In her bag, along with the assorted siftings and debris of the night’s forage, were a couple of rolls and some crusts of bread she’d scavenged from Zaro’s inside the terminal. She knew a woman there, an old black lady, who always saved her some leftovers.

Just as the door squealed open on its hinges, a blast of wind at her back shoved her forward into the dark and a pair of hands closed round her throat. She felt herself being dragged headlong into the house, the tips of her shoes scuffing over the bare floors, the wires from her Walkman tangled around her neck and head. The wheels of the shopping cart squealed madly as it broke from her grip and caromed across the floor, banging into something just ahead and overturning its contents.

As she struggled for air, her arms flailed wildly against the black, heaving shape that dragged and kicked her and sprawled all over her as she tried to fight back. The darkness had gotten darker. Nearly strangled by the viselike grip round her throat, the inside of her head felt inflated, as though engorged with trapped blood and about to explode.

Just as she thought she would lose consciousness, a blow to the pit of her stomach emptied her lungs. A bolus of half-digested food shot into her mouth and geysered out between her lips, spreading over her chin and clothes as she crumpled into a heap on the floor.

A shaft of light suddenly flooded the room.

“Bitch!” Warren stood above her, straddling her, kicking her arms and legs. “Bitch, Bitch!”

She tried to protect her head from the hard tip of his boot. “Lay off! Lay off!” she screamed, flailing her arms feebly in the air before her.

He stooped down and wound the wire of the Walkman tight around her throat. “Bitch. I oughta squash you.”

“Lay off. I can’t breathe.”

“Where the hell is it? What the hell did you do with it?”

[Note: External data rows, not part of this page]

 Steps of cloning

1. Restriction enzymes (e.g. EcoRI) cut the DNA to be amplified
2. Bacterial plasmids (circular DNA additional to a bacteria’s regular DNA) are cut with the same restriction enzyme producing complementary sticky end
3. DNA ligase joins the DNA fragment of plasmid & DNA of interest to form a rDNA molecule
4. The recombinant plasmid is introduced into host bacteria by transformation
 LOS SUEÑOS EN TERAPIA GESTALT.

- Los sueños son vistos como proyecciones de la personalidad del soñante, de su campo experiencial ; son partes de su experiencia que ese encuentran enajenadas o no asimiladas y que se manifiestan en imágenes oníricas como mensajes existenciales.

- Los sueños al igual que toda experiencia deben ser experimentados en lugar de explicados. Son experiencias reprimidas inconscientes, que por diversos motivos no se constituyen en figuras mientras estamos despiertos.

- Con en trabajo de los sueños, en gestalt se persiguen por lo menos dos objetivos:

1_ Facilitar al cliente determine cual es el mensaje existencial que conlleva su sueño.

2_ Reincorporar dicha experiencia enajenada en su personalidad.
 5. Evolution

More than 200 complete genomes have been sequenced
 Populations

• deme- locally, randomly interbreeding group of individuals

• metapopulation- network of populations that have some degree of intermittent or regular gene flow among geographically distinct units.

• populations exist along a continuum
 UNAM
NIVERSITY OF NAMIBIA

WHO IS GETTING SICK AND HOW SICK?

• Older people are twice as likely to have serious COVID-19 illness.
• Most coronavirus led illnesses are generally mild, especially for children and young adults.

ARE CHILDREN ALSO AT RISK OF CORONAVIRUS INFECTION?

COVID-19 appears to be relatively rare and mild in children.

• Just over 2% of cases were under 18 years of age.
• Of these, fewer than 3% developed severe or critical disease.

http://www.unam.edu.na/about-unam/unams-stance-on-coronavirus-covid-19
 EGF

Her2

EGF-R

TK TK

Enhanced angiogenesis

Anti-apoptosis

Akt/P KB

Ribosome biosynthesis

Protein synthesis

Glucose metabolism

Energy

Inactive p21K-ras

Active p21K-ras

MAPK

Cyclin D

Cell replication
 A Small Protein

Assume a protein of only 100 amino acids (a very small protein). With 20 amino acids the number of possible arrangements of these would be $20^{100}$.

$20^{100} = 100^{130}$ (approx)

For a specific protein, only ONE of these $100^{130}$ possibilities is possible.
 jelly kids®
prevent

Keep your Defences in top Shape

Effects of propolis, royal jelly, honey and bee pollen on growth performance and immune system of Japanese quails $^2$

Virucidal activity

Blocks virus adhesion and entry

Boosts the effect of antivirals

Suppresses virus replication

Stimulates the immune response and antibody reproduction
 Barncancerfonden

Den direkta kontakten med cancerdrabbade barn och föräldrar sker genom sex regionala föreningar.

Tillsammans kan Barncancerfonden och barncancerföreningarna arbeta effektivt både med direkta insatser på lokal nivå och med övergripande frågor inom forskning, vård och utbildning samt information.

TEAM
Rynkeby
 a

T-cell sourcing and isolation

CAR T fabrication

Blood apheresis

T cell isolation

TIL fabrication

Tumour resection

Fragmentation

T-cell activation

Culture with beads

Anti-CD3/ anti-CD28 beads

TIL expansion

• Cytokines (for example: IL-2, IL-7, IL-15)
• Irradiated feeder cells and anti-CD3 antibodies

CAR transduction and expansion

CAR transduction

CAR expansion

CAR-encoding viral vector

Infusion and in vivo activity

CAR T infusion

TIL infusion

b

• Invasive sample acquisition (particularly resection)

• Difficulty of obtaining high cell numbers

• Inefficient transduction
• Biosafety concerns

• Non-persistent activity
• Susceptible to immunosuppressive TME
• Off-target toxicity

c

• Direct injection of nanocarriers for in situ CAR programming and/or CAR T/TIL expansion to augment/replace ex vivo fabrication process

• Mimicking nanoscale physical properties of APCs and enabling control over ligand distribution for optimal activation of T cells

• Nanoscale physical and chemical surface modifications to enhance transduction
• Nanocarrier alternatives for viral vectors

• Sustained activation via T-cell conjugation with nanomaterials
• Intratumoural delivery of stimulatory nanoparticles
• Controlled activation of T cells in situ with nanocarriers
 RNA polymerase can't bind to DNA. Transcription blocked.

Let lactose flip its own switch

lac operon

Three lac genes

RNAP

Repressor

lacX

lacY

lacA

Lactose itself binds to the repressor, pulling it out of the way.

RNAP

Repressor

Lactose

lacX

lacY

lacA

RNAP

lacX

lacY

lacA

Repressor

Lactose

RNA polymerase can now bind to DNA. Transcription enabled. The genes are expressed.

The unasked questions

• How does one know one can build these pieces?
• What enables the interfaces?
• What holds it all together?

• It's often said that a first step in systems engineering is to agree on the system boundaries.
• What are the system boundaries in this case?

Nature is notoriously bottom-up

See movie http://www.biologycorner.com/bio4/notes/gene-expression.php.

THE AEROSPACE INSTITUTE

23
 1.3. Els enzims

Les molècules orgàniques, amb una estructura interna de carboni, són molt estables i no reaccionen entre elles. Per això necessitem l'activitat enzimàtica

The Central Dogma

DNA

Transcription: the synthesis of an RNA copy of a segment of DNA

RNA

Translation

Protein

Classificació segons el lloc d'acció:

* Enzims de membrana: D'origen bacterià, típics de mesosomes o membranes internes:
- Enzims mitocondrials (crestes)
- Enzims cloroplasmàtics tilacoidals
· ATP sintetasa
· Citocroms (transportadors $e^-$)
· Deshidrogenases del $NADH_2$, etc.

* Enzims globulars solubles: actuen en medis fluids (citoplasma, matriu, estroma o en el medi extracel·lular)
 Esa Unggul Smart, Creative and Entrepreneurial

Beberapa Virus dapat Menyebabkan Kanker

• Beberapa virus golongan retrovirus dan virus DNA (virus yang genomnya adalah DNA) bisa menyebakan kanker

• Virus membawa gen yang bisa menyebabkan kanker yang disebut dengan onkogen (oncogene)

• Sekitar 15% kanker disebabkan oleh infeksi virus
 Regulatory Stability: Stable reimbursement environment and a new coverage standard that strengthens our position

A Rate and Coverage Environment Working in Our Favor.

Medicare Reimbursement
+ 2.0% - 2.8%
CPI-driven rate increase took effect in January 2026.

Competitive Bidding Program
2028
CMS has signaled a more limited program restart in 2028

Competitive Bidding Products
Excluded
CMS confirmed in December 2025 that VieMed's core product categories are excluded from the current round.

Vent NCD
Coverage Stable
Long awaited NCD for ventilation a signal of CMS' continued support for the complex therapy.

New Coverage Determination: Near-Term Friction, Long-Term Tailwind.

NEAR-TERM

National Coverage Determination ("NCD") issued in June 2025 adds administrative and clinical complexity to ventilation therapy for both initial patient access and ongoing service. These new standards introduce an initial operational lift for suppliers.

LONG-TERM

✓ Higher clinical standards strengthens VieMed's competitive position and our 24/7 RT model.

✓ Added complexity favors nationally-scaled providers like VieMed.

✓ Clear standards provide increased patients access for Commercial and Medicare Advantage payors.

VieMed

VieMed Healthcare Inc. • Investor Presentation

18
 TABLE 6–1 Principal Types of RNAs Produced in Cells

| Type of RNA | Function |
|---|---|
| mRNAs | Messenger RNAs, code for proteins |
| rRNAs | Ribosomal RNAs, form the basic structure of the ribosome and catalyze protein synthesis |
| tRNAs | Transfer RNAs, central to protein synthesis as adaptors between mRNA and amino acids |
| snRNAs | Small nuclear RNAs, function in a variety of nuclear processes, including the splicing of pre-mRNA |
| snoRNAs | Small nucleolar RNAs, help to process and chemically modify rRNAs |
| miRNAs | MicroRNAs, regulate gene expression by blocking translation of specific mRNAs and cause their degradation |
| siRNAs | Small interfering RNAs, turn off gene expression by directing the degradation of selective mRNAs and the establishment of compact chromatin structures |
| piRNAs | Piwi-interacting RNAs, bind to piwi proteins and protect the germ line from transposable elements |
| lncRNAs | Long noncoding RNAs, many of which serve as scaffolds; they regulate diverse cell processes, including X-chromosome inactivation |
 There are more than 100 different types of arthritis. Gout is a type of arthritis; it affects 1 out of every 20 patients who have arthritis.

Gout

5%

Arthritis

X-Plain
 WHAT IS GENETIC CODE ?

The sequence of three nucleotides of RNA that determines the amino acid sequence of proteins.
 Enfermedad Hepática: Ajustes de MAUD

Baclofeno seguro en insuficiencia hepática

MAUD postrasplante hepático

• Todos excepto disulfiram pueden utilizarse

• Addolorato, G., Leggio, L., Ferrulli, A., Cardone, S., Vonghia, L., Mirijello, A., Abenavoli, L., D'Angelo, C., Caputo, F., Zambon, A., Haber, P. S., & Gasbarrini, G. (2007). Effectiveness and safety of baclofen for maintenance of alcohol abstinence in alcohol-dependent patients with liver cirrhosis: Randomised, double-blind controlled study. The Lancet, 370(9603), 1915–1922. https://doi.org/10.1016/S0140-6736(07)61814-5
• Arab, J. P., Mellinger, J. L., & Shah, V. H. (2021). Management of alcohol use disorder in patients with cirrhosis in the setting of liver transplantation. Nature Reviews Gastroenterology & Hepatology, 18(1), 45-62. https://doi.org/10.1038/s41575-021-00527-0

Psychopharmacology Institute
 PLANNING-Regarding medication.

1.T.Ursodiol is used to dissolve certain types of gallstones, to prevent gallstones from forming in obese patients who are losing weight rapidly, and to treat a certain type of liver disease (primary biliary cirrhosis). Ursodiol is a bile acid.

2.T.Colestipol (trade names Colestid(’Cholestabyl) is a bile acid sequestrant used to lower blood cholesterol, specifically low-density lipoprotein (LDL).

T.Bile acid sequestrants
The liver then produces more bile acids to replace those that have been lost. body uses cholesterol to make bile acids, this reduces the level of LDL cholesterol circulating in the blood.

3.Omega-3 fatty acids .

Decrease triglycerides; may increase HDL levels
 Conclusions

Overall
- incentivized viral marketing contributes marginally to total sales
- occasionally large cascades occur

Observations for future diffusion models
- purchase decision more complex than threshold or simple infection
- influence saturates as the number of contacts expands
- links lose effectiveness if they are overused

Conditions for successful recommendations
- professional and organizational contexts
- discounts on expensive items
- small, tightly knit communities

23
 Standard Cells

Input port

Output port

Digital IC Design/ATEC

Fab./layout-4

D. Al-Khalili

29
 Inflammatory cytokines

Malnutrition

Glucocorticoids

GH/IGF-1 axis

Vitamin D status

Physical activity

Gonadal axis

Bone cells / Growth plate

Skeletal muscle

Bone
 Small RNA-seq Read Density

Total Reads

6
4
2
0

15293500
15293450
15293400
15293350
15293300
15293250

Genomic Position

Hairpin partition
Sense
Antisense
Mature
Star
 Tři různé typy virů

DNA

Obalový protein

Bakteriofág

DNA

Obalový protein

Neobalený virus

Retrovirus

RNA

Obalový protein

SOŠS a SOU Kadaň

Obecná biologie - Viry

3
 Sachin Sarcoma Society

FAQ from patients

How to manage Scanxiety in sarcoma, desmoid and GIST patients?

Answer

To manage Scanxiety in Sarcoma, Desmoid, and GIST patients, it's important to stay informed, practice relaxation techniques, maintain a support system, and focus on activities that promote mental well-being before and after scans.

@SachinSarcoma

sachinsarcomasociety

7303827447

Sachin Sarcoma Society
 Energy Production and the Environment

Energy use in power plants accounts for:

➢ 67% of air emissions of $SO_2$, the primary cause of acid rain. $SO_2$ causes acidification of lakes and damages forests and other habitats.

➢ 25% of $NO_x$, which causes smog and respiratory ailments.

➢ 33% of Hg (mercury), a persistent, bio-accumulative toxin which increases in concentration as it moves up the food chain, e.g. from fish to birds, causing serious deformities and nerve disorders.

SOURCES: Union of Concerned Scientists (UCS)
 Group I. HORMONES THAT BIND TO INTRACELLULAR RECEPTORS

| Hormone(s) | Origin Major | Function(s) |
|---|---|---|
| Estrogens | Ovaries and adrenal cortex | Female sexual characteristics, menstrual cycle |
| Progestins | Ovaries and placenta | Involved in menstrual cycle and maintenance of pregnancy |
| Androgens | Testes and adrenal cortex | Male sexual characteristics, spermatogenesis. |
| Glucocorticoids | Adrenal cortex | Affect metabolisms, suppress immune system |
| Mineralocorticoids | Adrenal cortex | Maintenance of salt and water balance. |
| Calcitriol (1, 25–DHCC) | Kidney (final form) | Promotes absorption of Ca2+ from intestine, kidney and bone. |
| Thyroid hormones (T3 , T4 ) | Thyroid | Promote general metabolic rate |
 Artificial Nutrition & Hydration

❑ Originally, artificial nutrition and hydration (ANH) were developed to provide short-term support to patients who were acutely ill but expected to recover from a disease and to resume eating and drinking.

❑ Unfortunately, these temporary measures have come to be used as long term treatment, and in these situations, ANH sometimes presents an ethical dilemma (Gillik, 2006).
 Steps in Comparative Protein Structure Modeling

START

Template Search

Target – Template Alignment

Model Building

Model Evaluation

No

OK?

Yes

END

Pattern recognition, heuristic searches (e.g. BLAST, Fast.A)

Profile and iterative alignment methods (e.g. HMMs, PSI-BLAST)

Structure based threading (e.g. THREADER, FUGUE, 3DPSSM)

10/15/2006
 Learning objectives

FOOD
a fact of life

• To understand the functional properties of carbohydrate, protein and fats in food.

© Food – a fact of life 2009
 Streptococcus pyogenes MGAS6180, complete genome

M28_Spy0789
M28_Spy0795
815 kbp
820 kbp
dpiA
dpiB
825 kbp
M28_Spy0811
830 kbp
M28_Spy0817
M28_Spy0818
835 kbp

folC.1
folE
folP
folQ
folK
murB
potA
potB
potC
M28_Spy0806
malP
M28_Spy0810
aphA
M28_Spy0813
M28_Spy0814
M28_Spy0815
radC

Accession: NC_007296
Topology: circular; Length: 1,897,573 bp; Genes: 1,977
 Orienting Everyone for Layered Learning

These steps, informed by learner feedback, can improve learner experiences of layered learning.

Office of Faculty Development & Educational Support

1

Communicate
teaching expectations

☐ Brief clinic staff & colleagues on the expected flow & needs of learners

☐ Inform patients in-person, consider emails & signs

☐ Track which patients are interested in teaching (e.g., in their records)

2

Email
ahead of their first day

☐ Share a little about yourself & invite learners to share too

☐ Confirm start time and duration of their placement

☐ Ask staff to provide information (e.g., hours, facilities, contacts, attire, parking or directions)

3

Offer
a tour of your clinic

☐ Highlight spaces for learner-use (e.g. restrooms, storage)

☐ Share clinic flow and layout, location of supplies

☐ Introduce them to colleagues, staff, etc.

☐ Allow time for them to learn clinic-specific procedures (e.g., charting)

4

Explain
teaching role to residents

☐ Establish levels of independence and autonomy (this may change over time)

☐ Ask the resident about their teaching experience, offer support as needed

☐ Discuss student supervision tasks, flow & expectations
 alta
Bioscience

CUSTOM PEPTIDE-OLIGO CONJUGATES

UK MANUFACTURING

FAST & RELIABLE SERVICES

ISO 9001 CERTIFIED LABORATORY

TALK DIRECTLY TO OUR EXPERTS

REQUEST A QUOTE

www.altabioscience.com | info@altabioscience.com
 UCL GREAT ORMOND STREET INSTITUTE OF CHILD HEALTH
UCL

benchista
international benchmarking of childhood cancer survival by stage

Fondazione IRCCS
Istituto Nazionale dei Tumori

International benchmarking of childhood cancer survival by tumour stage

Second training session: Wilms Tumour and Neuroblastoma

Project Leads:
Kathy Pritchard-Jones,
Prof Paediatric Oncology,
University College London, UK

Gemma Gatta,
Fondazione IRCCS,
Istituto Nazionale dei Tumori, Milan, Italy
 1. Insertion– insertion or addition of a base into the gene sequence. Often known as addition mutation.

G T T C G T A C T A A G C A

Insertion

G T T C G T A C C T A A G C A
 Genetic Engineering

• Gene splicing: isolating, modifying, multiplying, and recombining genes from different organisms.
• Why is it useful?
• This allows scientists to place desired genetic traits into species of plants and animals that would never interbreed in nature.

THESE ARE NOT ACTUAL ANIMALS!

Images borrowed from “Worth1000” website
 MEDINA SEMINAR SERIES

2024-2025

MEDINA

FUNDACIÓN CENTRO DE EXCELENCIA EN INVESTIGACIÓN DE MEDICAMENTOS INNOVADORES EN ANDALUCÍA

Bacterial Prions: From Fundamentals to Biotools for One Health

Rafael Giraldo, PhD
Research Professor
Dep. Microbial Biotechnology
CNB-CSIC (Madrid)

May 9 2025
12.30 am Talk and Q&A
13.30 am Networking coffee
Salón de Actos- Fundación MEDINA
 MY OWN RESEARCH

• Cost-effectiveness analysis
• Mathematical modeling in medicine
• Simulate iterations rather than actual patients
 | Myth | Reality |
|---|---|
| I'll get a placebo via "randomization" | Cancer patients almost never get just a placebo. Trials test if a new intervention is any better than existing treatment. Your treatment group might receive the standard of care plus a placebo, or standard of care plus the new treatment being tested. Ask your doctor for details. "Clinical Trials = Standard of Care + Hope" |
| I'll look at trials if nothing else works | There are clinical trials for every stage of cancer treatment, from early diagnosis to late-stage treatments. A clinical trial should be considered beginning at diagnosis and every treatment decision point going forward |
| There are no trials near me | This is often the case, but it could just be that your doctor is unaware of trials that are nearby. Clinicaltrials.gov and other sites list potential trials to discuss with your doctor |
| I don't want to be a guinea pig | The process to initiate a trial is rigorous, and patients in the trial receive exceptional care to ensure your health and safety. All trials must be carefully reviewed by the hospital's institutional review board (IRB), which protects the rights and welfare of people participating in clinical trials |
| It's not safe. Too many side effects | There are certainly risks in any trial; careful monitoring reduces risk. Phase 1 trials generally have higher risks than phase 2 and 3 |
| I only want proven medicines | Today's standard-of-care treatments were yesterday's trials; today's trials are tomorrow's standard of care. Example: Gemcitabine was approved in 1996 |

“With what?” A bubble of saliva swelled at her lip.

“Don’t give me that shit. You know what.” With one hand he lifted her head by the neck and kept banging it up and down on the floor. “Come on! Give! You’re lucky I don’t cut your fucking head off.”

She tried to answer but he’d put his foot down on her windpipe and in that fashion had pinned her squirming to the floor. “Where’s what?” she gasped.

“My stash. My fucking goods upstairs. You know what I mean.” He clenched his fist and thrust it in her face. “If you sold that stuff …”

By then her face had purpled and she was gagging.

When she could no longer talk, she gestured with her hands. The message got through and he lifted his boot, holding it an inch or so above her throat.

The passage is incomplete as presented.